> **Text excerpt**:
===============

Ministers in Whitehall have excessive powers to interfere and meddle in local operational issues, with primary care trusts controlled by strategic health authorities and SHAs by Whitehall.

Accountability in the NHS is centralised, opaque and confusing. One of the central aims of the Health Bill, introduced this week, is to introduce clear and transparent accountability to the NHS.

Ministers will no longer be able to cut across the independent decisions made by the commissioning board or the regulators

There are many aspects to the new accountability system, too many for a short article. But I shall outline some of the main changes.

First, patient power. The central premise of the modernisation of the NHS is to put patients first. Patients and the public will have more direct control and influence over the health service than ever before. Patient choice will be extended into every area it is possible to do so. From choice of GP, hospital, consultant and even, where appropriate, treatment. As the money will follow the patient, their decisions will matter as never before.

The public will also be represented in local decision making through the new local HealthWatch organisations, a development of local involvement networks. The new NHS Commissioning Board and commissioning consortia will also have a clear obligation to involve people in their planning decisions.

===============

Collected data
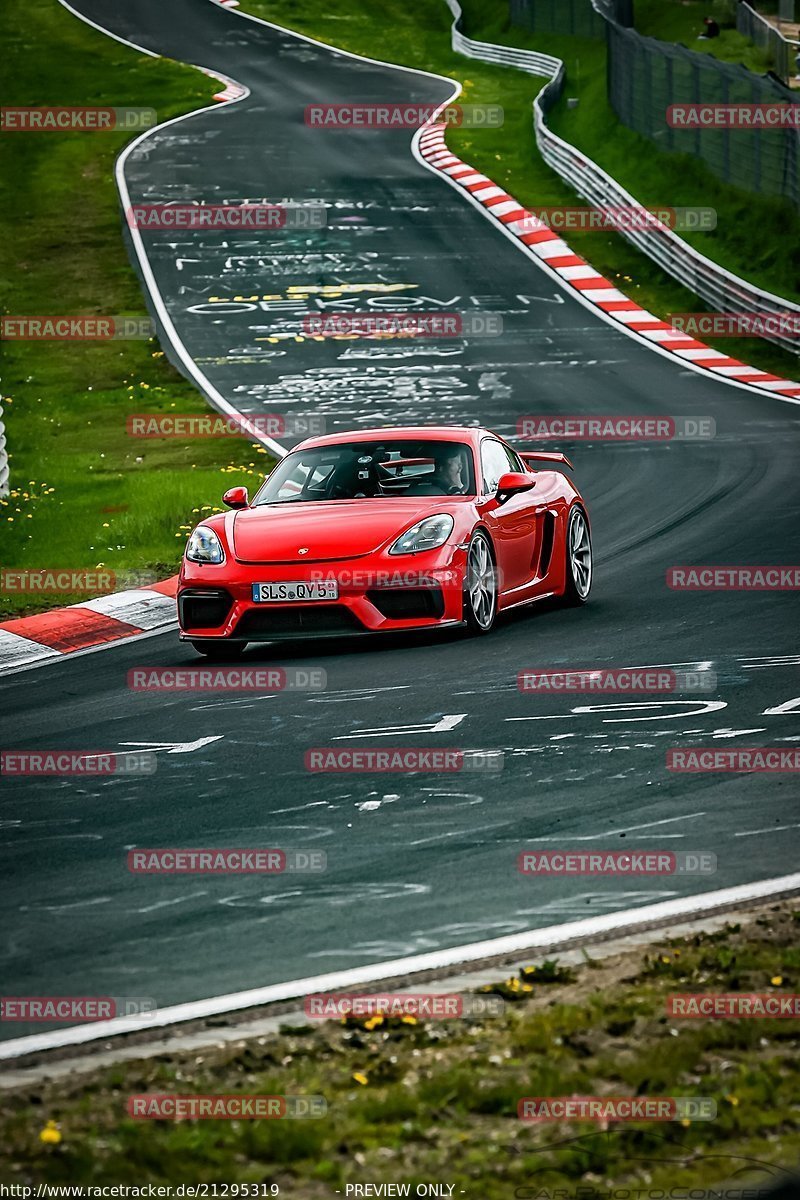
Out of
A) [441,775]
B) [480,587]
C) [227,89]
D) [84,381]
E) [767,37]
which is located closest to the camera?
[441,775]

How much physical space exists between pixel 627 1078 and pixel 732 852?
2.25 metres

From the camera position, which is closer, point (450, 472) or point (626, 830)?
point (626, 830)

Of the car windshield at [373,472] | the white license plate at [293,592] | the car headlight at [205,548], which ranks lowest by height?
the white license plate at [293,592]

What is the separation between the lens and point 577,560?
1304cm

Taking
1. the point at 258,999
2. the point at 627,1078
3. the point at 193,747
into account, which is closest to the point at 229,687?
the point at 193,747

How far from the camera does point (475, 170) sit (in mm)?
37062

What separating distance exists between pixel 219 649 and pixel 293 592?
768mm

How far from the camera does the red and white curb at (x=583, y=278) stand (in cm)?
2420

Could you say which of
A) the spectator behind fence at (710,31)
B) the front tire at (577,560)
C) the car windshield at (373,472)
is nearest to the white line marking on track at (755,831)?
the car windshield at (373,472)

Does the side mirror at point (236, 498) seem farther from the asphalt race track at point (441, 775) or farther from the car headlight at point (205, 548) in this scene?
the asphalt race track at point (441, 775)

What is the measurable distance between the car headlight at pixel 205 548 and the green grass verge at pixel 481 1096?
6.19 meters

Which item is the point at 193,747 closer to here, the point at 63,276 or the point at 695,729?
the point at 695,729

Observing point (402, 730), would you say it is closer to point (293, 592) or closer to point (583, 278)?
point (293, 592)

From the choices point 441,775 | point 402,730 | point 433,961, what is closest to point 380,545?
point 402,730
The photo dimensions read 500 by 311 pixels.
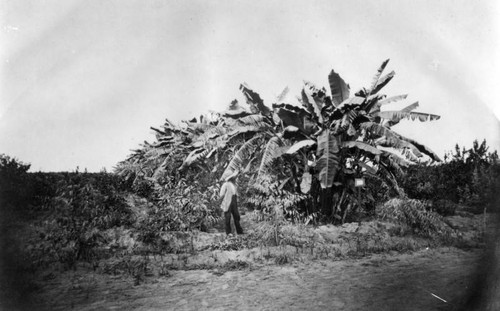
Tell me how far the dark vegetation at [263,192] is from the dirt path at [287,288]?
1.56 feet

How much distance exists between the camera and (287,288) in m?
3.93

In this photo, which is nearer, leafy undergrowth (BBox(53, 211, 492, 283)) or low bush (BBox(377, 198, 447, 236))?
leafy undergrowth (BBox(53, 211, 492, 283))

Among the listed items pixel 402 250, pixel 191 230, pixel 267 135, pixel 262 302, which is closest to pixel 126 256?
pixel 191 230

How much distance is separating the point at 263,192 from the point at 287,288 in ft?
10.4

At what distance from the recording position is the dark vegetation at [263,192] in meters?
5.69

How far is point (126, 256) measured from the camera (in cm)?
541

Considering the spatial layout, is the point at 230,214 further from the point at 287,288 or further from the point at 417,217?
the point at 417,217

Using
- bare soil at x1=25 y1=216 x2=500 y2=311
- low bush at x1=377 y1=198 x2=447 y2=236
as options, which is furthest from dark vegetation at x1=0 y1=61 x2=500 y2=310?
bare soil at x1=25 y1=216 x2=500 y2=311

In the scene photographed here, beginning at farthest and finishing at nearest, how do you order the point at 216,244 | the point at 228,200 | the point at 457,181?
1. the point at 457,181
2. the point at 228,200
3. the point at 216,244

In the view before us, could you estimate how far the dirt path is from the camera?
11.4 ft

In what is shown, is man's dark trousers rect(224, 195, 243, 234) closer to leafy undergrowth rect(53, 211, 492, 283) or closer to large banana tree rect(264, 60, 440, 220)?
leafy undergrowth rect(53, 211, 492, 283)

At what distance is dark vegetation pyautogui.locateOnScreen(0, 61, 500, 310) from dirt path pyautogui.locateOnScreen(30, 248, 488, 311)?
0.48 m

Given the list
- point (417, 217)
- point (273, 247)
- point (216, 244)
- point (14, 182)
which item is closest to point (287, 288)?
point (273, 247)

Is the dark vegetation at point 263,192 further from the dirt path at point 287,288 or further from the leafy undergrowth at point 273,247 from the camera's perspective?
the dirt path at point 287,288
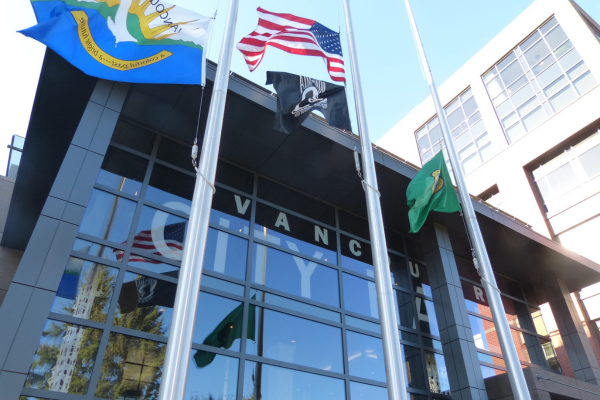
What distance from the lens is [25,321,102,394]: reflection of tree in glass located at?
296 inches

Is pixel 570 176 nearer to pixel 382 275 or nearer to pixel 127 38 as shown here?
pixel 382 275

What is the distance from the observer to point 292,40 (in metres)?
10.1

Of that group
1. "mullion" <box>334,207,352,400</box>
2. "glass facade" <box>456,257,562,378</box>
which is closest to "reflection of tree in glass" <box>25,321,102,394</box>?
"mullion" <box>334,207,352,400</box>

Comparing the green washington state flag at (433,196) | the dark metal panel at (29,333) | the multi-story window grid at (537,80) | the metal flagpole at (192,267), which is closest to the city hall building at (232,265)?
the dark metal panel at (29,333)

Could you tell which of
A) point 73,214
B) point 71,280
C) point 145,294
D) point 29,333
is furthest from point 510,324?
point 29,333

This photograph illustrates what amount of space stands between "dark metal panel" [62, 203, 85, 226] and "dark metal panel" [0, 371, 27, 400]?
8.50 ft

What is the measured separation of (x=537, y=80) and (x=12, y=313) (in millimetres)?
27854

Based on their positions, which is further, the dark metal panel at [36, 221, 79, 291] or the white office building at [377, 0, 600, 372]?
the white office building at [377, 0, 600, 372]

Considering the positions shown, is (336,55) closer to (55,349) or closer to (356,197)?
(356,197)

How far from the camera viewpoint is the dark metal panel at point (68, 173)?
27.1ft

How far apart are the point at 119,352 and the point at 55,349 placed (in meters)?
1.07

===============

> **What you will do**:
[1] In the NHS accountability article, what are the new local HealthWatch organisations a development of?
[2] Please reproduce the NHS accountability article from "There are many" up to and including "as never before.".
The collected data has no connection to the NHS accountability article.

> **Answers to the exercise**:
[1] Local involvement networks.

[2]
There are many aspects to the new accountability system, too many for a short article. But I shall outline some of the main changes.

First, patient power. The central premise of the modernisation of the NHS is to put patients first. Patients and the public will have more direct control and influence over the health service than ever before. Patient choice will be extended into every area it is possible to do so. From choice of GP, hospital, consultant and even, where appropriate, treatment. As the money will follow the patient, their decisions will matter as never before.